Chapter 1. A Regular Expression Matcher
Regular expressions are notations for describing patterns of text and, in effect, make up a special-purpose language for pattern matching. Although there are myriad variants, all share the idea that most characters in a pattern match literal occurrences of themselves, but some metacharacters have special meaning, such as * to indicate some kind of repetition or […] to mean any one character from the set within the brackets.
In practice, most searches in programs such as text editors are for
literal words, so the regular expressions are often literal strings like
print
, which will match printf
or sprint
or printer
paper
anywhere. In so-called wildcards used
to specify filenames in Unix and Windows, a * matches any number of
characters, so the pattern *.c
matches
all filenames that end in .c.
There are
many, many variants of regular expressions, even in contexts where one
would expect them to be the same. Jeffrey Friedl’s Mastering
Regular Expressions (O’Reilly) is an exhaustive study of the
topic.

Recorded information —
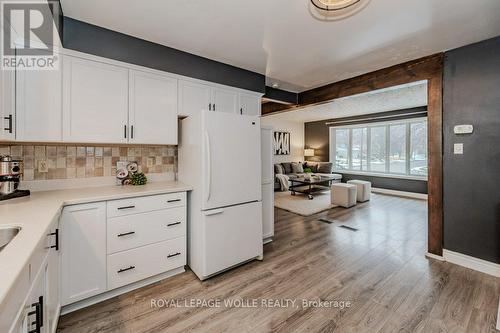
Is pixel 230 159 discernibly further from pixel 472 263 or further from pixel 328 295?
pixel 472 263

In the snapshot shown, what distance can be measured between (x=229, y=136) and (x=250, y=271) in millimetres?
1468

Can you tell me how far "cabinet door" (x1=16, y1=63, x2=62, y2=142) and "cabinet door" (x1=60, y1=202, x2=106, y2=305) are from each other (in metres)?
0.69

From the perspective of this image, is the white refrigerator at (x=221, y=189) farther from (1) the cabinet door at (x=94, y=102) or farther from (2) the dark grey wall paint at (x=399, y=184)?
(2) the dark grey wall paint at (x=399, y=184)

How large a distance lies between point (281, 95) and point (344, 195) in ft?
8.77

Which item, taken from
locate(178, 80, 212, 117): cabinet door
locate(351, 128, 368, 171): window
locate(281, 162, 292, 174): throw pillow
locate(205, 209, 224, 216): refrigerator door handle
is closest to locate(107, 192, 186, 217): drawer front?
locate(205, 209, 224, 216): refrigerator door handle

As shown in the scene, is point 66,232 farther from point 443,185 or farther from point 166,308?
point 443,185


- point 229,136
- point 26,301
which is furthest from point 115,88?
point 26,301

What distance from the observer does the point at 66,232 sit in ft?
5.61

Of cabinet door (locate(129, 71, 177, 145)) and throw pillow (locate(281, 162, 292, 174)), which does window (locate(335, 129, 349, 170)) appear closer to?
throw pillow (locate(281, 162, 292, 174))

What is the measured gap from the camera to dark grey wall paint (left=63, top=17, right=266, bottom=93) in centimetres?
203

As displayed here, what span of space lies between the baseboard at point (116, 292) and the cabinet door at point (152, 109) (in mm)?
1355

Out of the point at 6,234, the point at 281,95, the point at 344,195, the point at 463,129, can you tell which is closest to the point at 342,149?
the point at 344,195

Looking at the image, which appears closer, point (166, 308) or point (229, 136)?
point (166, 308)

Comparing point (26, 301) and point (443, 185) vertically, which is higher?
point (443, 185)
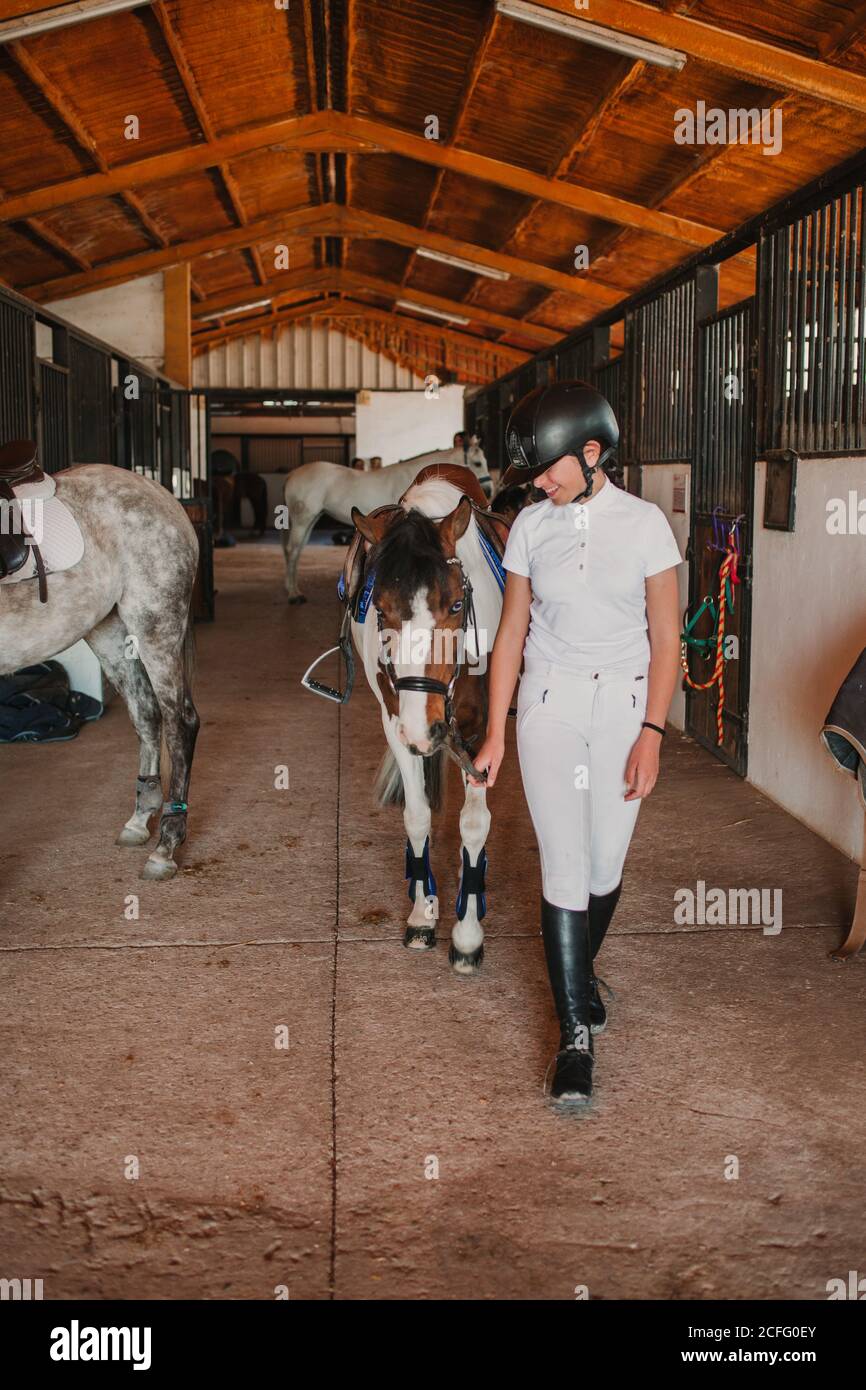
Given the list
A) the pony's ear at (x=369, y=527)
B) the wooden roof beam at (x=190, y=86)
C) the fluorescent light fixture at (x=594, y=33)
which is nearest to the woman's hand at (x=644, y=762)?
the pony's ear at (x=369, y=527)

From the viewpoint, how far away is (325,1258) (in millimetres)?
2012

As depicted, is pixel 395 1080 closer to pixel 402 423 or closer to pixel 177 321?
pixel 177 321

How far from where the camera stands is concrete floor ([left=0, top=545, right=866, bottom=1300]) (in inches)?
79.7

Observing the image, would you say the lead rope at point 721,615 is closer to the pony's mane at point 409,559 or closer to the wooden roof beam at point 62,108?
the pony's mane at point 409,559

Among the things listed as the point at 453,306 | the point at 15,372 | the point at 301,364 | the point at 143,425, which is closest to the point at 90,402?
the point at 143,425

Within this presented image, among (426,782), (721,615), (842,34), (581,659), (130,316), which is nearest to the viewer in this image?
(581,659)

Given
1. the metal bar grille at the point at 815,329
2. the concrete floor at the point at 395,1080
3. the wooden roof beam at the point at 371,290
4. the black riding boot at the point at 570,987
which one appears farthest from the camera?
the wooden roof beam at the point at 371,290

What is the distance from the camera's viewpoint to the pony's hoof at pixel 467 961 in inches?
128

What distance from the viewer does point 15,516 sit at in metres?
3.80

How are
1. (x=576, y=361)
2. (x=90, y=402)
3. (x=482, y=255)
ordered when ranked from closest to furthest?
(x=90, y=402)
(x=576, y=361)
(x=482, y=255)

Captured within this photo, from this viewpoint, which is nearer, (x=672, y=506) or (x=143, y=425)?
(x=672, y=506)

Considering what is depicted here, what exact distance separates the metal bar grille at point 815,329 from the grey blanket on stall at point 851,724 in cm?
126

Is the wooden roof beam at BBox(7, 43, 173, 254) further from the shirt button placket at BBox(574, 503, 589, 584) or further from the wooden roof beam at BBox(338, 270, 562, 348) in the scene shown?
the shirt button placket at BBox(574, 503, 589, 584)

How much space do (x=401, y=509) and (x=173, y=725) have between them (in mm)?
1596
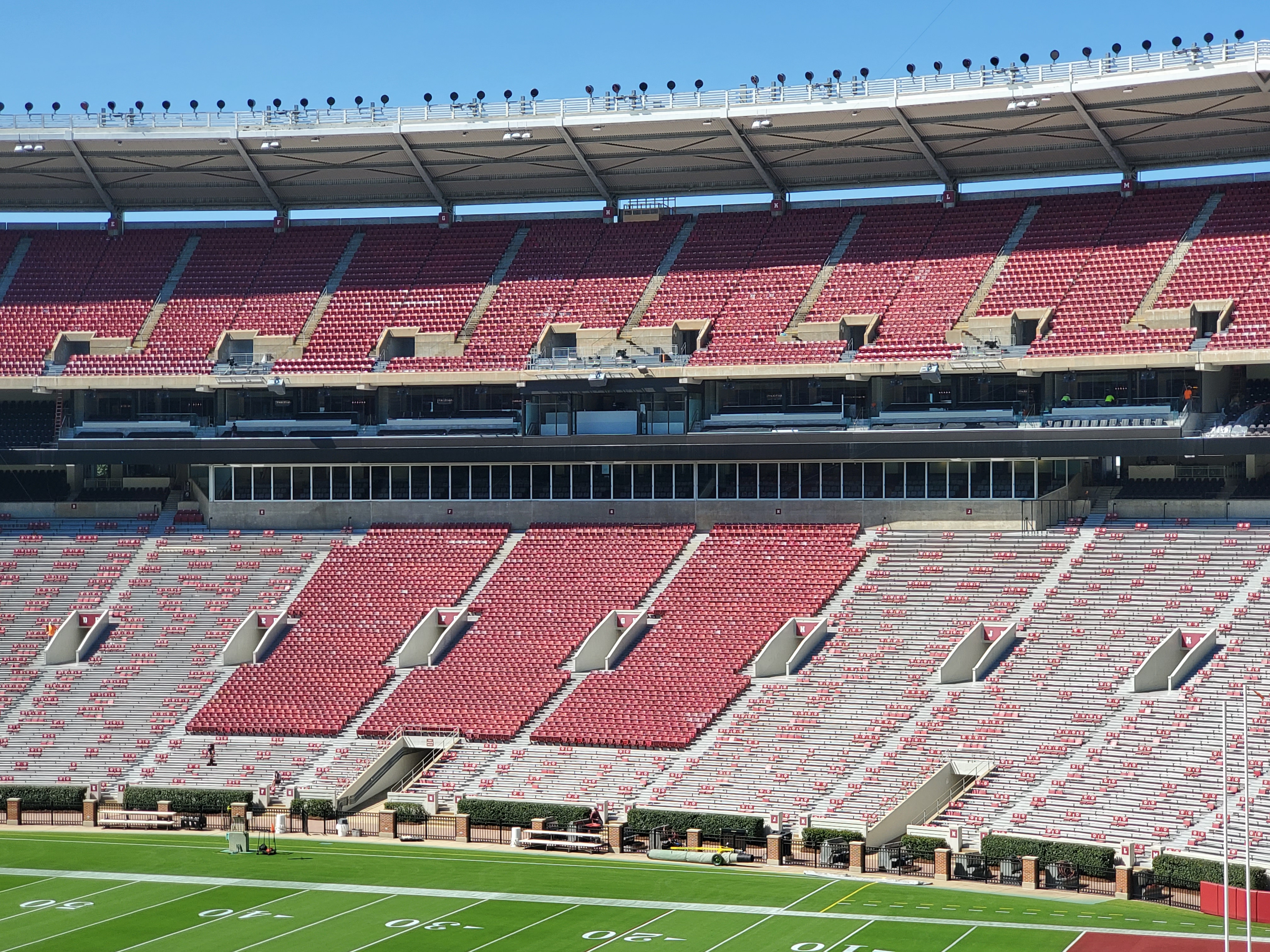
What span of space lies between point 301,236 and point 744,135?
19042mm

What is expected — Duplicate everything in the regular expressions passage from "Chapter 1. A" down to "that end in .c.".

Task output —
Chapter 1. A Regular Expression Matcher
Regular expressions are notations for describing patterns of text and, in effect, make up a special-purpose language for pattern matching. Although there are myriad variants, all share the idea that most characters in a pattern match literal occurrences of themselves, but some metacharacters have special meaning, such as * to indicate some kind of repetition or […] to mean any one character from the set within the brackets.
In practice, most searches in programs such as text editors are for
literal words, so the regular expressions are often literal strings like
print
, which will match printf
or sprint
or printer
paper
anywhere. In so-called wildcards used
to specify filenames in Unix and Windows, a * matches any number of
characters, so the pattern *.c
matches
all filenames that end in .c.